*SUPPLIED RECORDS*:
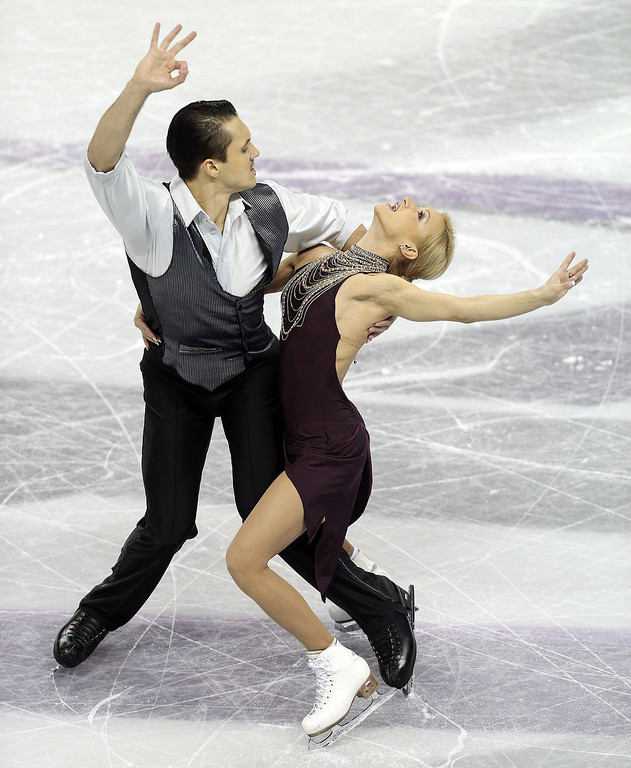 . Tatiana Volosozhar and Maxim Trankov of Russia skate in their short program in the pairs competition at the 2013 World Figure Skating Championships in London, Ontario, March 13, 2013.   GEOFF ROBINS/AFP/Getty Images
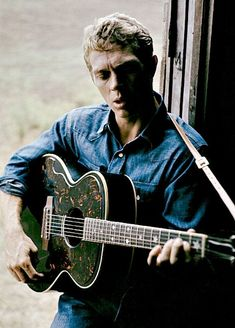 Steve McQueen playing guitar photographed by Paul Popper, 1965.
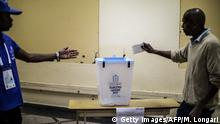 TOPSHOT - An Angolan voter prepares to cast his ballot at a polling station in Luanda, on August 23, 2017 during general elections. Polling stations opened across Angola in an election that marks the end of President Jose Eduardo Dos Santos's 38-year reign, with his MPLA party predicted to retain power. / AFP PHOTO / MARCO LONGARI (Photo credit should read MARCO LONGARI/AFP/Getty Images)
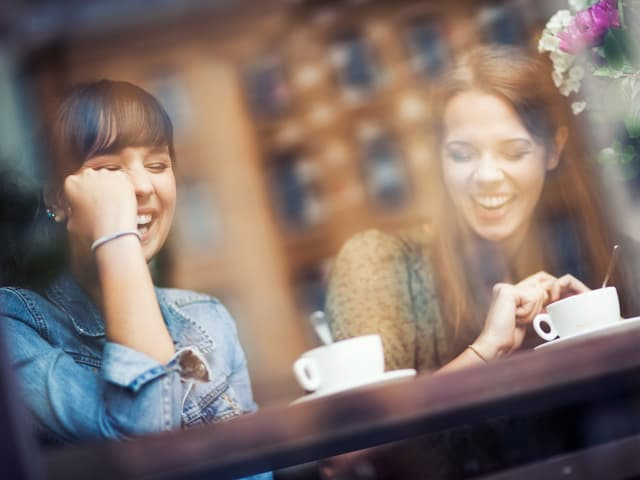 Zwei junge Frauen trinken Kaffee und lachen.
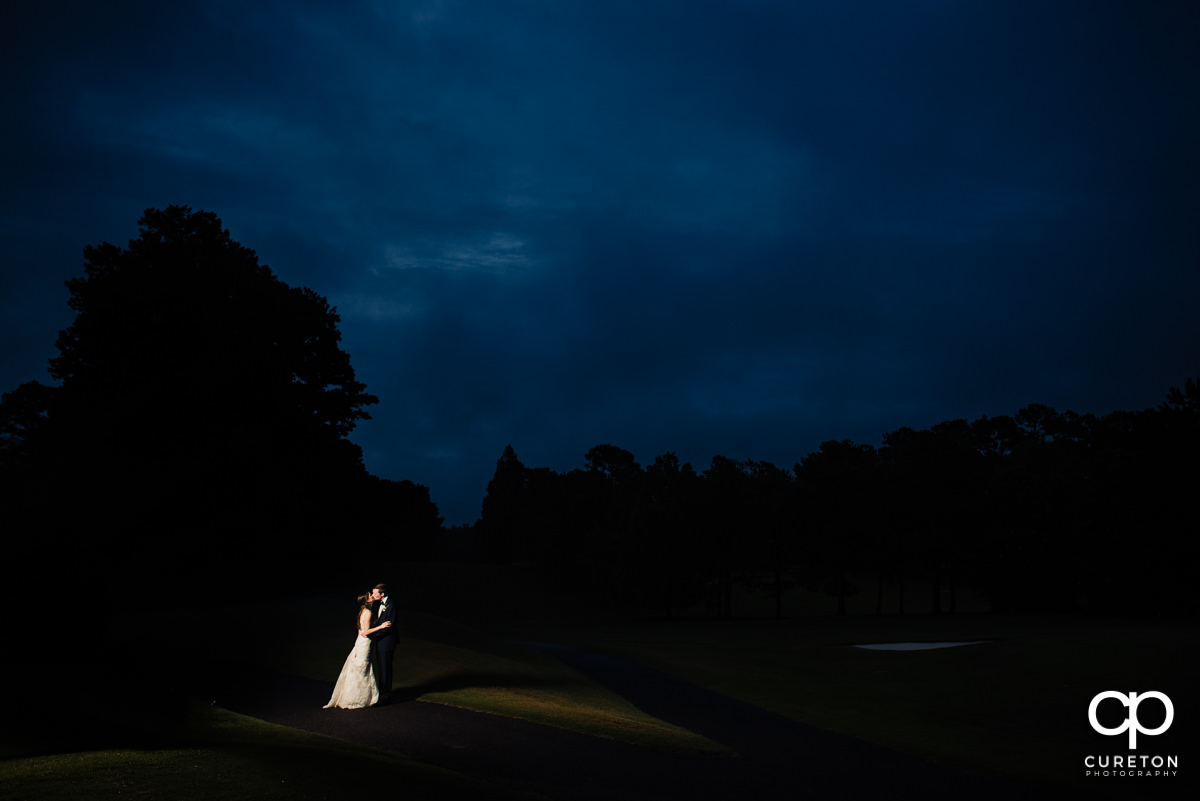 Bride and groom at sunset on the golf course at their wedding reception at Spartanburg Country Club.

*WHAT TO WORK ON*:
Print every entry above again without changing a word, and omit the pictures.

*RESPONSE TO THE TASK*:
 . Tatiana Volosozhar and Maxim Trankov of Russia skate in their short program in the pairs competition at the 2013 World Figure Skating Championships in London, Ontario, March 13, 2013.   GEOFF ROBINS/AFP/Getty Images
 Steve McQueen playing guitar photographed by Paul Popper, 1965.
 TOPSHOT - An Angolan voter prepares to cast his ballot at a polling station in Luanda, on August 23, 2017 during general elections. Polling stations opened across Angola in an election that marks the end of President Jose Eduardo Dos Santos's 38-year reign, with his MPLA party predicted to retain power. / AFP PHOTO / MARCO LONGARI (Photo credit should read MARCO LONGARI/AFP/Getty Images)
 Zwei junge Frauen trinken Kaffee und lachen.
 Bride and groom at sunset on the golf course at their wedding reception at Spartanburg Country Club.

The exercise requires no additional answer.